§ **Exercise prompt**
Restate the records in full, keeping every word as it is.

§ **Data section**
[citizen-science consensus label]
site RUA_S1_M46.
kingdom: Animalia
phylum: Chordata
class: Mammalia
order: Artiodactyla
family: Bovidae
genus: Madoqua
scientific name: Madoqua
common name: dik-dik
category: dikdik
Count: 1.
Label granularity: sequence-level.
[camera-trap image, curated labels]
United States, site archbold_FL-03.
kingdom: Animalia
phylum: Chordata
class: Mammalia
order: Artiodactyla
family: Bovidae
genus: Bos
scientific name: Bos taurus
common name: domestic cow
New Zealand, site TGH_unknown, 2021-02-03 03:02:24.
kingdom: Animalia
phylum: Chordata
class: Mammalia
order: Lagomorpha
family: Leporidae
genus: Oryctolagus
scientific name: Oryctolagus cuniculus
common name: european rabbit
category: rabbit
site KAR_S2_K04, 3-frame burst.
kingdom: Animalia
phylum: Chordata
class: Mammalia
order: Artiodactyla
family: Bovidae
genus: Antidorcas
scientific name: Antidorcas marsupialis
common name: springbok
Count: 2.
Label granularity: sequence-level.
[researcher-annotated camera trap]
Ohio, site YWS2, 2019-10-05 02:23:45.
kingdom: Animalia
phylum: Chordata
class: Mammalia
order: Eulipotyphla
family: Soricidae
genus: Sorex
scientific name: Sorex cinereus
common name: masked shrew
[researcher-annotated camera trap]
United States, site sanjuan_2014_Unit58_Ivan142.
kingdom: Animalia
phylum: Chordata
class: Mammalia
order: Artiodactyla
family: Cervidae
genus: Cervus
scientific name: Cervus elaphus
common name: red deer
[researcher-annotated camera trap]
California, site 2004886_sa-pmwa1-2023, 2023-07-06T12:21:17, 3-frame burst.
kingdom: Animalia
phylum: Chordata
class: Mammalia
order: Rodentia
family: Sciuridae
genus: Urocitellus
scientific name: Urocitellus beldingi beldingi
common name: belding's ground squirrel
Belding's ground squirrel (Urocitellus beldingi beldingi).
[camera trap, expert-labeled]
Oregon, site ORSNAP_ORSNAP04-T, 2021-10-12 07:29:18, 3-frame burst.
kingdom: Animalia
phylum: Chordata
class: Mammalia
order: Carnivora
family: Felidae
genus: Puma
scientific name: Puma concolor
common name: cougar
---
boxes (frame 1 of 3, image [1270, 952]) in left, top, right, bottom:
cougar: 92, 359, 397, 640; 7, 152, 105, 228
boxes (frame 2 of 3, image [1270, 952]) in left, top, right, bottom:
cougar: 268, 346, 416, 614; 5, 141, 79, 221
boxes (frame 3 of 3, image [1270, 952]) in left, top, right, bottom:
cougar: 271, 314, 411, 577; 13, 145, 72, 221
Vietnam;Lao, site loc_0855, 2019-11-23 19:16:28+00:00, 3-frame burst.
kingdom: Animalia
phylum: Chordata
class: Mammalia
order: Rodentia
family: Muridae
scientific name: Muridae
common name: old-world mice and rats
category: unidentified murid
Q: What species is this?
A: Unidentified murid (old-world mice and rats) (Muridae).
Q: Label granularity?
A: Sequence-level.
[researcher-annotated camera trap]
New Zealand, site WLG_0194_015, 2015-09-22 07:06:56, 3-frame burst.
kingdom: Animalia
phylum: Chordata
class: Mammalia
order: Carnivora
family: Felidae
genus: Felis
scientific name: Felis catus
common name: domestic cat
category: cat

§ **Response to the exercise**
[citizen-science consensus label]
site RUA_S1_M46.
kingdom: Animalia
phylum: Chordata
class: Mammalia
order: Artiodactyla
family: Bovidae
genus: Madoqua
scientific name: Madoqua
common name: dik-dik
category: dikdik
Count: 1.
Label granularity: sequence-level.
[camera-trap image, curated labels]
United States, site archbold_FL-03.
kingdom: Animalia
phylum: Chordata
class: Mammalia
order: Artiodactyla
family: Bovidae
genus: Bos
scientific name: Bos taurus
common name: domestic cow
New Zealand, site TGH_unknown, 2021-02-03 03:02:24.
kingdom: Animalia
phylum: Chordata
class: Mammalia
order: Lagomorpha
family: Leporidae
genus: Oryctolagus
scientific name: Oryctolagus cuniculus
common name: european rabbit
category: rabbit
site KAR_S2_K04, 3-frame burst.
kingdom: Animalia
phylum: Chordata
class: Mammalia
order: Artiodactyla
family: Bovidae
genus: Antidorcas
scientific name: Antidorcas marsupialis
common name: springbok
Count: 2.
Label granularity: sequence-level.
[researcher-annotated camera trap]
Ohio, site YWS2, 2019-10-05 02:23:45.
kingdom: Animalia
phylum: Chordata
class: Mammalia
order: Eulipotyphla
family: Soricidae
genus: Sorex
scientific name: Sorex cinereus
common name: masked shrew
[researcher-annotated camera trap]
United States, site sanjuan_2014_Unit58_Ivan142.
kingdom: Animalia
phylum: Chordata
class: Mammalia
order: Artiodactyla
family: Cervidae
genus: Cervus
scientific name: Cervus elaphus
common name: red deer
[researcher-annotated camera trap]
California, site 2004886_sa-pmwa1-2023, 2023-07-06T12:21:17, 3-frame burst.
kingdom: Animalia
phylum: Chordata
class: Mammalia
order: Rodentia
family: Sciuridae
genus: Urocitellus
scientific name: Urocitellus beldingi beldingi
common name: belding's ground squirrel
Belding's ground squirrel (Urocitellus beldingi beldingi).
[camera trap, expert-labeled]
Oregon, site ORSNAP_ORSNAP04-T, 2021-10-12 07:29:18, 3-frame burst.
kingdom: Animalia
phylum: Chordata
class: Mammalia
order: Carnivora
family: Felidae
genus: Puma
scientific name: Puma concolor
common name: cougar
---
boxes (frame 1 of 3, image [1270, 952]) in left, top, right, bottom:
cougar: 92, 359, 397, 640; 7, 152, 105, 228
boxes (frame 2 of 3, image [1270, 952]) in left, top, right, bottom:
cougar: 268, 346, 416, 614; 5, 141, 79, 221
boxes (frame 3 of 3, image [1270, 952]) in left, top, right, bottom:
cougar: 271, 314, 411, 577; 13, 145, 72, 221
Vietnam;Lao, site loc_0855, 2019-11-23 19:16:28+00:00, 3-frame burst.
kingdom: Animalia
phylum: Chordata
class: Mammalia
order: Rodentia
family: Muridae
scientific name: Muridae
common name: old-world mice and rats
category: unidentified murid
Q: What species is this?
A: Unidentified murid (old-world mice and rats) (Muridae).
Q: Label granularity?
A: Sequence-level.
[researcher-annotated camera trap]
New Zealand, site WLG_0194_015, 2015-09-22 07:06:56, 3-frame burst.
kingdom: Animalia
phylum: Chordata
class: Mammalia
order: Carnivora
family: Felidae
genus: Felis
scientific name: Felis catus
common name: domestic cat
category: cat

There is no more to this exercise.